The day was cloudy and mournful, blending an unusual gloom with the dim religious light of the Abbey. But just as the body was let down into the earth, the sun came out for a moment from the clouds, cheering and lightening up the nave and aisles and transepts of the mighty building. As the light struck the faces of the statues and the busts, it seemed for a moment that the countenances changed and stirred with a momentary life, as if to give a welcome to the guest who had come to break upon their long repose. Of course it was but an idle imagination, begot, perhaps, of the profound excitement which such a scene, to the like of which I was so utterly unaccustomed, made upon me. But as I think of it now, I can hardly resist the belief that it was real.

It was my good fortune during this journey to become the purchaser of Wordsworth's Bible. It was presented to him by Frederick William Taber, the famous writer of hymns. While it is absolutely clean, it bears the mark of much use. It was undoubtedly the Bible of Wordsworth's old age. On my next visit to England I told John Morley about it. He said, if it had been known, I never should have been allowed to take it out of England. It bears the following inscription in Taber's handwriting:

William Wordsworth
From Frederick Wm Taber,
In affectionate acknowledgment of his many kindnesses,
and of the pleasure and advantage of his friendship.
Ambleside.
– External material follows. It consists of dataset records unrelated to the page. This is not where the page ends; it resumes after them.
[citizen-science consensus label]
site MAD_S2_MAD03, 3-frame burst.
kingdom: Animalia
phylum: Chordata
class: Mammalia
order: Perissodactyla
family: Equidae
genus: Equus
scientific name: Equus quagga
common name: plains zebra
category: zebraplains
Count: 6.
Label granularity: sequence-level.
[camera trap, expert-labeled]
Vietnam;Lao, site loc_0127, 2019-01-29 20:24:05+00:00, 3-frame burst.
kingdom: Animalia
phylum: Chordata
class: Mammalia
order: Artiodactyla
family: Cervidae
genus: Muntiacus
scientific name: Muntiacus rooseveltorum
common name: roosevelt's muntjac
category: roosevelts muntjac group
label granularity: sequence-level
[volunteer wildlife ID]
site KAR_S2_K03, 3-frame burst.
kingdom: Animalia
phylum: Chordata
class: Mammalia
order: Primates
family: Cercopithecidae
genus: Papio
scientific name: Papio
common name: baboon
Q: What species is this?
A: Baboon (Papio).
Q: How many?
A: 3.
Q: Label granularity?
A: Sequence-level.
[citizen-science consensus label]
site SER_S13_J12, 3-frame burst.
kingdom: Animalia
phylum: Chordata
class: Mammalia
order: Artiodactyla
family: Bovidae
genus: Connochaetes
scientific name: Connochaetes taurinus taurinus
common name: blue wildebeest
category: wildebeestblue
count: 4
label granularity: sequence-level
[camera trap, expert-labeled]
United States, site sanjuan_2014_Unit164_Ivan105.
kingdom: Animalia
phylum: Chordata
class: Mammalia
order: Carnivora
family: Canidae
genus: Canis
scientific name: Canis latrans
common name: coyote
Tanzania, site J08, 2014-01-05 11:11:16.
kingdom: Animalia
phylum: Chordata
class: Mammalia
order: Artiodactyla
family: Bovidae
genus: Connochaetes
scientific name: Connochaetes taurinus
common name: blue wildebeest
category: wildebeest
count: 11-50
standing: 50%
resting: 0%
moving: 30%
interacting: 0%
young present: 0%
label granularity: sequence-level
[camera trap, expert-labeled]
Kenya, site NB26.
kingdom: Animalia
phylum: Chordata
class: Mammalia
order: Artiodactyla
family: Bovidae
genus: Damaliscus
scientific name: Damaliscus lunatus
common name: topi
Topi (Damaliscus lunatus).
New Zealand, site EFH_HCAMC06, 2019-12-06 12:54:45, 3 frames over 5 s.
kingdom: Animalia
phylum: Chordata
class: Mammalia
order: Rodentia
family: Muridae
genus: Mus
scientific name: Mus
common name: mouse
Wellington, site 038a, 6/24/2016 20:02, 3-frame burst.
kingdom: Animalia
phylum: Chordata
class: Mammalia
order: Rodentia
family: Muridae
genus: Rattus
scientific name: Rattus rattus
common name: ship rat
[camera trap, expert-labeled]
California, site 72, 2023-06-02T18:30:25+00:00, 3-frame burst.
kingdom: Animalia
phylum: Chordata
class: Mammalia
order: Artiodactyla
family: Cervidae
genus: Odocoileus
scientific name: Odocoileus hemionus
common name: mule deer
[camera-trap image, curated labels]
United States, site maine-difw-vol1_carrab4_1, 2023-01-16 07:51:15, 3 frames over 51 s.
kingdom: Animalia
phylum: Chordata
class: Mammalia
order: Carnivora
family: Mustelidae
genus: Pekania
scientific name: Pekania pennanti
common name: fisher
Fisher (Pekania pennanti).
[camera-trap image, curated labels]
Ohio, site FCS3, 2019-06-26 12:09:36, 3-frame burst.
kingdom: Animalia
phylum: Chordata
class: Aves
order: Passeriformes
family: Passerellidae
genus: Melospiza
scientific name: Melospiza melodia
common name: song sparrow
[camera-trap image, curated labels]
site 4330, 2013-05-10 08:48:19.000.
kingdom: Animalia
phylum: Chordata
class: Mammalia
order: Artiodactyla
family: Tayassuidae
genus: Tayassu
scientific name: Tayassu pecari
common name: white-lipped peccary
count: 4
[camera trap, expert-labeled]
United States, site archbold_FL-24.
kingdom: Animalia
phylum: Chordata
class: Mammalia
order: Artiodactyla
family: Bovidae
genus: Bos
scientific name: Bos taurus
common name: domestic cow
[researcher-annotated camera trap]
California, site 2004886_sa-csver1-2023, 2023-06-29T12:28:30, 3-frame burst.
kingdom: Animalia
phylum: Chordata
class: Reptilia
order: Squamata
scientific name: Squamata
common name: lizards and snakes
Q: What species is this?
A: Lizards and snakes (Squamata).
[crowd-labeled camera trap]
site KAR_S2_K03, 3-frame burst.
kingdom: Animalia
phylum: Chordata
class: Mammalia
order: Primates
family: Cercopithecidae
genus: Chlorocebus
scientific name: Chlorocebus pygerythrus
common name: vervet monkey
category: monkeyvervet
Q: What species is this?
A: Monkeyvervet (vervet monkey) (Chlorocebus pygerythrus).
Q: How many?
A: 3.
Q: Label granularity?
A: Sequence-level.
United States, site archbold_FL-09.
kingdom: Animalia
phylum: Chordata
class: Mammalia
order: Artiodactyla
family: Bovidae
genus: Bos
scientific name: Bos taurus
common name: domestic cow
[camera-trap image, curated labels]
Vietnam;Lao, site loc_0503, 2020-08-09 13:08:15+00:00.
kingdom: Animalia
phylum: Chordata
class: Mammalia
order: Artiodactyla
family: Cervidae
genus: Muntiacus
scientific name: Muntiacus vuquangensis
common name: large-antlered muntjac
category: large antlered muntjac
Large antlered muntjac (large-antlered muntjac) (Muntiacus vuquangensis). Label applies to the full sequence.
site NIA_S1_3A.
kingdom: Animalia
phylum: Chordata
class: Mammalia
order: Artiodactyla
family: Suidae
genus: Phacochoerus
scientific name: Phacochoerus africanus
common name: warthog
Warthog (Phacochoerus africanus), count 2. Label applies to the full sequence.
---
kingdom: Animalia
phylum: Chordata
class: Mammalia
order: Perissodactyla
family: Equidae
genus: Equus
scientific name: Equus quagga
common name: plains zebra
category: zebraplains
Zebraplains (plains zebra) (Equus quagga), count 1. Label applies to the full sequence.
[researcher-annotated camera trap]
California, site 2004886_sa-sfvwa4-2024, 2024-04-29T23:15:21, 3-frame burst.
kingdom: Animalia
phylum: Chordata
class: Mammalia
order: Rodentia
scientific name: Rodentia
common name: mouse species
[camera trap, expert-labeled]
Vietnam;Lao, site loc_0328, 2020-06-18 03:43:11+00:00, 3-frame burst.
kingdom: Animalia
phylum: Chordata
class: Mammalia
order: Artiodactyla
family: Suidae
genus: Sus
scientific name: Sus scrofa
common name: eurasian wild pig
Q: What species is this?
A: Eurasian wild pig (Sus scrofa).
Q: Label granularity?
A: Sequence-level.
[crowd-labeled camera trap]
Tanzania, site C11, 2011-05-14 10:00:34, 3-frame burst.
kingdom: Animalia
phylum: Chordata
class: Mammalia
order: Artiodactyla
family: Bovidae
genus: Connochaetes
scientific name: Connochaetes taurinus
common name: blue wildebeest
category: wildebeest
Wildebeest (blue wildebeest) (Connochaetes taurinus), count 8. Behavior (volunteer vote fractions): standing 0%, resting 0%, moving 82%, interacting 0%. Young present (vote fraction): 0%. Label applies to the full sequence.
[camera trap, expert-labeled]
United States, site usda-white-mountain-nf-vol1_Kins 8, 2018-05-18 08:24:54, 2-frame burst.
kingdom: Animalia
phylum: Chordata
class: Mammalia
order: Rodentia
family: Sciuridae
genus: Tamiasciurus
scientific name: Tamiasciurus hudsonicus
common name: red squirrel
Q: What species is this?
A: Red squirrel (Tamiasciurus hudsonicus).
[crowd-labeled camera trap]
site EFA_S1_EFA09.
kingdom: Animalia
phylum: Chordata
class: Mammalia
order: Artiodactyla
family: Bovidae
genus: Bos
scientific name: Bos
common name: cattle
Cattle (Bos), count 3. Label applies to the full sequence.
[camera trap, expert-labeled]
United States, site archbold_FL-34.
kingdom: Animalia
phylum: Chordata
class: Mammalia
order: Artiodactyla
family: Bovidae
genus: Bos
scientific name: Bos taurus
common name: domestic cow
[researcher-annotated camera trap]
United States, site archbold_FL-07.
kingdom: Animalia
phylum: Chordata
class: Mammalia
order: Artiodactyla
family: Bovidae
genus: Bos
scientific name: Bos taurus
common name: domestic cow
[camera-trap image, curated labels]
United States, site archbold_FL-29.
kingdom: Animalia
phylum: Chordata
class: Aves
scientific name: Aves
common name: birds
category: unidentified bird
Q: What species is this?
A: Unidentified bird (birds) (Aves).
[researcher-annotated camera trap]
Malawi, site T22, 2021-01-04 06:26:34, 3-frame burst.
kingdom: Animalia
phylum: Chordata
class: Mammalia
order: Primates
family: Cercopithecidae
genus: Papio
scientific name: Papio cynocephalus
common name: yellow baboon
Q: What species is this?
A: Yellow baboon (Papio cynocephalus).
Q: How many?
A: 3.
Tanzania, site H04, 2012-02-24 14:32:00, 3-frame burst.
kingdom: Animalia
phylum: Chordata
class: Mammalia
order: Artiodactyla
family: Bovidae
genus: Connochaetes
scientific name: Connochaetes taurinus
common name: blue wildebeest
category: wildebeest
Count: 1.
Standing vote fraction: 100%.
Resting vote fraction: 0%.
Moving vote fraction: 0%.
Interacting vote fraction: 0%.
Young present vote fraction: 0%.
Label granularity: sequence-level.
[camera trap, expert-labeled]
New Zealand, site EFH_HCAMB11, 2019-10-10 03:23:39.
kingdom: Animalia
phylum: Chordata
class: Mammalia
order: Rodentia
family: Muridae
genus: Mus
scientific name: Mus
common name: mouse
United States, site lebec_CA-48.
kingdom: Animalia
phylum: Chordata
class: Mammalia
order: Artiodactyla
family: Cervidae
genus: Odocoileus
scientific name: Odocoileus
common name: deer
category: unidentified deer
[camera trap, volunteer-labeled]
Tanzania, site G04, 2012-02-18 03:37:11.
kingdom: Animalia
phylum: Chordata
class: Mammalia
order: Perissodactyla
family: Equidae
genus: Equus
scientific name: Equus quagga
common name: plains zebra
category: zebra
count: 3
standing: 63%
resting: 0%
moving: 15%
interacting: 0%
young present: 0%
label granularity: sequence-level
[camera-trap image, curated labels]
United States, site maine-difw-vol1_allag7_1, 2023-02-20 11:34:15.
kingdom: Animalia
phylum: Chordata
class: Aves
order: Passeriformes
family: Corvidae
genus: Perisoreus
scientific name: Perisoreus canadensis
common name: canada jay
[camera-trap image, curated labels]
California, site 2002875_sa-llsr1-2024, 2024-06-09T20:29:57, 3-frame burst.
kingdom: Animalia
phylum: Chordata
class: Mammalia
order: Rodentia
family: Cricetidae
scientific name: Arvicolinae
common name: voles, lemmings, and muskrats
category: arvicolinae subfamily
New Year's Eve. 1842. A. D.
Be stedfast in thy Covenant, and be conversant
therein, and wax old in thy work.
Ecclesiasticus XI. 20.

CHAPTER XXI VISITS TO ENGLAND 1896

In 1896 I found myself again utterly broken down in health and strength. I had, the November before, a slight paralysis in the face, which affected the muscles of the lower lid of one of my eyes, causing a constant irritation in the organ itself. After a time this caused a distortion of the lips, which I concealed somewhat by a moustache. But it operated, for a little while, as an effective disguise. When I came home during the winter, an old conductor on the Boston & Albany Railroad, whom I had known quite well, when he took my ticket looked at me with some earnestness and said, "Are you not related to Senator Hoar?" To which I answered, "I am a connection of his wife, by marriage."

I found I must get rid of the work at home, if I were to get back my capacity for work at all. So I sailed for Southampton before the session of Congress ended. It was the only time I had absented myself from my duties in Congress, except for an urgent public reason, for twenty-seven years and more.

I saw a good many interesting English people. It is not worth while to give the details of dinners and lunches and social life, unless something of peculiar and general interest occur. Almost every American who can afford it goes abroad now. Our English kinsmen are full of hospitality. They have got over their old coldness with which they were apt to receive their American cousins, although they were always the most delightfully hospitable race on earth when you had once got within the shield of their reserve.

I remember especially, however, a very pleasant Sunday spent on the Thames, at the delightful home of William Grenfell, Esq., which I mention because, by a fortunate accident, the visit had some very interesting consequences. There I met Sir John Lubbock, now Baron Avebury, famous for his writings on financial questions and on Natural History, especially for his observations of the habits of ants. He told me, if I am not mistaken, that he had personally watched the conduct and behavior of more than fifteen thousand individual ants. There was a company of agreeable English ladies and gentlemen. They played games in the evening after dinner, as you might expect of a company of American boys and girls of sixteen or eighteen years old.

Mr. Grenfell was a famous sportsman. His house was filled with the trophies of his skill in hunting. I was told that he had crossed the Channel in a row-boat.

Sir John Lubbock invited me to breakfast with him a few days afterward in St. James Square. There I met a large number of scientific men, among them the President of the Geographical Society, and the Presidents or Heads of several other of the important British Societies. I was presented to all these gentlemen. But I found I could not easily understand the names, when they were presented. Englishmen usually, even when they speak the language exactly as we do, have a peculiar pronunciation of names, which makes it very hard for an American ear to catch them. I could not very well say, "What name did you say?" or ask the host to repeat himself. So I was obliged to spend the hour in ignorance of the special dignity of most of the illustrious persons whom I met.